Alice Munro, a Canadian master of the short story revered as a thorough but forgiving documenter of the human spirit, won the Nobel Prize in literature, the Swedish Academy said yesterday.

Munro is the first Canadian writer to receive the prestigious US$1.2 million award since Saul Bellow, who left for the US as a boy and won in 1976.

Seen as a modern Chekhov for her warmth, insight and compassion, she has captured a wide range of lives and personalities without passing judgment on her characters.

She is beloved among her peers, from Lorrie Moore and George Saunders to Margaret Atwood and Jonathan Franzen. She is equally admired by critics. She won a National Book Critics Circle prize for “Hateship, Friendship, Courtship, Loveship, Marriage,” and is a three-time winner of the Governor General’s prize, Canada’s highest literary honor.

“I knew I was in the running, yes, but I never thought I would win,” Munro said.

The award is likely to be the capstone to her career.
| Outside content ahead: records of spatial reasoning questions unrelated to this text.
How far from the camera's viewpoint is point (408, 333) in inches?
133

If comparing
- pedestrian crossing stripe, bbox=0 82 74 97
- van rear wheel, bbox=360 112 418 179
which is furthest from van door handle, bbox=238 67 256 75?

Munro told Canada’s National Post in June that she was “probably not going to write anymore.”

The permanent secretary of the Swedish Academy, Peter Englund, said: “She has taken an art form, the short story, which has tended to come a little bit in the shadow behind the novel, and she has cultivated it almost to perfection.”

Munro is the 13th female literature laureate in the 112-year history of the Nobel Prizes. Her published work often turns on the difference between Munro’s youth in Wingham, a conservative Canadian town west of Toronto, and her life after the social revolution of the 1960s.

She described the ‘60s as “wonderful.” It was “because, having been born in 1931, I was a little old, but not too old, and women like me after a couple of years were wearing miniskirts and prancing around,” she said.

Munro, the daughter of a fox farmer and a teacher, was a literary person in a nonliterary town, concealing her ambition like a forbidden passion.

“It was glory I was after ... walking the streets like an exile or a spy,” recalls the narrator of Munro’s “Lives of Girls and Women,” a novel published in 1971.

She received a scholarship to study at the University of Western Ontario, majoring in journalism, and was still an undergraduate when she sold a story to CBC radio in Canada. She dropped out of college to marry fellow student James Munro, had three children and became a full-time housewife. By her early 30s, she was so frightened and depressed she could barely write a full sentence.

Her good fortune was to open a bookstore with her husband, in 1963. Stimulated by everything from the conversation of adults to simply filling out invoices, her narrative talents resurfaced but her marriage collapsed. Her first collection, “Dance of the Happy Shades,” came out in 1968 and won the Governor’s prize.

She later married Gerald Fremlin, a geographer.

Among her best known stories is “The Bear Came Over the Mountain,” the story of a woman who begins losing her memory and agrees with her husband that she should be placed in a nursing home.

Some have called her “the greatest author in North America and yes I tend to agree with that,” said the academy’s Englund. “We’re not saying just that she can say a lot in just 20 pages, more than an average novel writer can, but also that she can cover ground. She can have a single short story that covers decades and it works.”